- Zu beantwortende Fragen
- 1) Beantworte zur Belehrung der Vertrauensperson folgende Fragen:
(a) Was kann neben der Beteiligung an einer vorsätzlich falschen Aussage für Beteiligte strafbar sein?
(b) Worin besteht die Aufgabe der Vertrauensperson?
(c) Welches Gesetz gilt ausdrücklich auch für die Vertrauensperson?
- 2) Gib den Abschnitt der Belehrung der Vertrauensperson wortgetreu wieder, und zwar zwischen „Aufgabe der Vertrauensperson“ und „der Auskunftsperson antwortet.“, beide eingeschlossen.

- Dokumentausschnitt
Herr Mag. Passer! Ich darf auch Sie als Vertrauensperson herzlich begrüßen und Sie neuerlich darauf hinweisen, dass es eine Beteiligung an der Straftat einer vorsätzlich falschen Aussage gibt. Auch die Fälschung von Beweismitteln oder der Gebrauch falscher oder gefälschter Beweismittel kann für Beteiligte strafbar sein.

Aufgabe der Vertrauensperson ist die Beratung der Auskunftsperson. Sie dürfen jedoch keine Erklärungen vor dem Untersuchungsausschuss abgeben oder anstelle der Auskunftsperson antworten. Bei Verletzung der Verfahrensordnung oder Eingriffen in die Grund- oder Persönlichkeitsrechte der Auskunftsperson können Sie sich unmittelbar an mich oder den Verfahrensanwalt, der rechts von mir sitzt, wenden.

Auch für Sie gilt das Informationsordnungsgesetz, das Ihnen zweifelsohne bekannt ist.

Als Vertrauensperson kann ausgeschlossen werden, wer voraussichtlich als Auskunftsperson im Verfahren vor dem Untersuchungsausschuss zu laden ist, wer die Auskunftsperson bei Ablegung einer freien und vollständigen Aussage beeinflussen könnte und wer Erklärungen vor dem Untersuchungsausschuss abgibt oder anstelle der Auskunftsperson antwortet.

- Angezeigte Daten
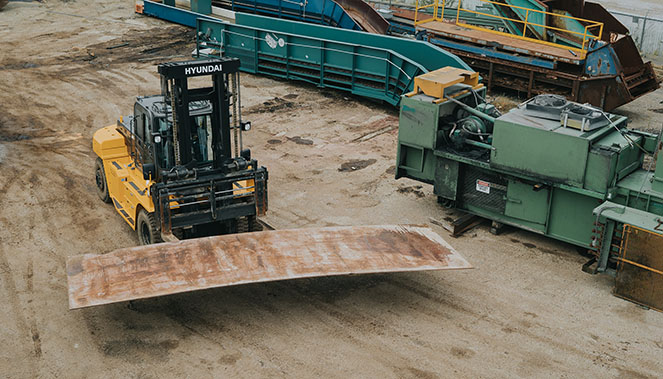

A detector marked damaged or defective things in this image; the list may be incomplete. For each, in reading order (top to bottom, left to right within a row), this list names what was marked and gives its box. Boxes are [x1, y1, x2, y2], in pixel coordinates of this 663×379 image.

rusty metal sheet [67, 226, 470, 308]
rusty metal sheet [612, 227, 663, 314]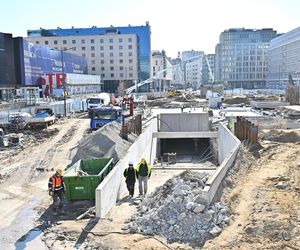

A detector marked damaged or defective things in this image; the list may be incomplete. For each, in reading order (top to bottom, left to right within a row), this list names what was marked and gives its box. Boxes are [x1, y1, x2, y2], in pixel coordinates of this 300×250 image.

broken concrete debris [125, 170, 229, 246]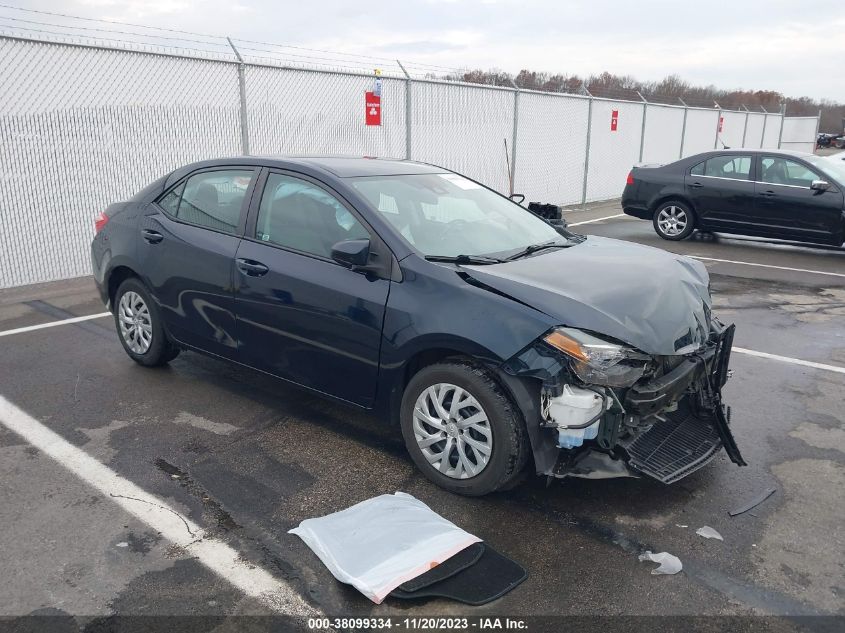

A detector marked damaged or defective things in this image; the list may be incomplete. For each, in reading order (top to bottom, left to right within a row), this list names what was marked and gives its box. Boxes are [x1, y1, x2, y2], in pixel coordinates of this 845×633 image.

crumpled hood [464, 236, 708, 356]
broken front end [502, 320, 744, 484]
damaged front bumper [502, 320, 744, 484]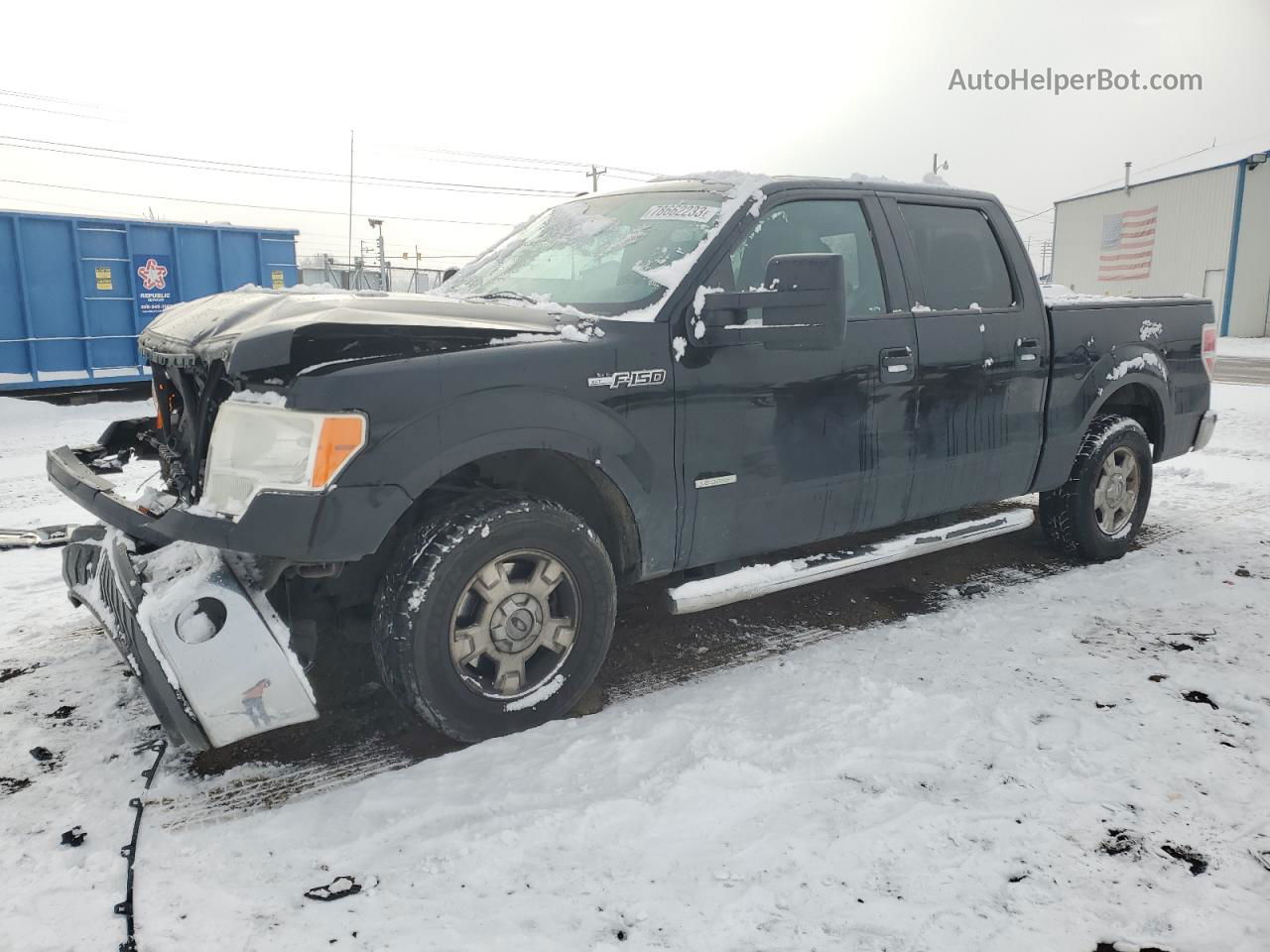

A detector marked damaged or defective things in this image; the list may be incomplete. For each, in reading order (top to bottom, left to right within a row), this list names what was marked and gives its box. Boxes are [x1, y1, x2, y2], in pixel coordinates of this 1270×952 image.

exposed headlight housing [200, 404, 365, 523]
broken headlight [200, 404, 365, 523]
damaged front end [63, 525, 318, 751]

- Lösungen der Übung
- 1)
(a) Die Fälschung von Beweismitteln oder der Gebrauch falscher oder gefälschter Beweismittel.
(b) In der Beratung der Auskunftsperson.
(c) Das Informationsordnungsgesetz.

- 2)
Aufgabe der Vertrauensperson ist die Beratung der Auskunftsperson. Sie dürfen jedoch keine Erklärungen vor dem Untersuchungsausschuss abgeben oder anstelle der Auskunftsperson antworten. Bei Verletzung der Verfahrensordnung oder Eingriffen in die Grund- oder Persönlichkeitsrechte der Auskunftsperson können Sie sich unmittelbar an mich oder den Verfahrensanwalt, der rechts von mir sitzt, wenden.

Auch für Sie gilt das Informationsordnungsgesetz, das Ihnen zweifelsohne bekannt ist.

Als Vertrauensperson kann ausgeschlossen werden, wer voraussichtlich als Auskunftsperson im Verfahren vor dem Untersuchungsausschuss zu laden ist, wer die Auskunftsperson bei Ablegung einer freien und vollständigen Aussage beeinflussen könnte und wer Erklärungen vor dem Untersuchungsausschuss abgibt oder anstelle der Auskunftsperson antwortet.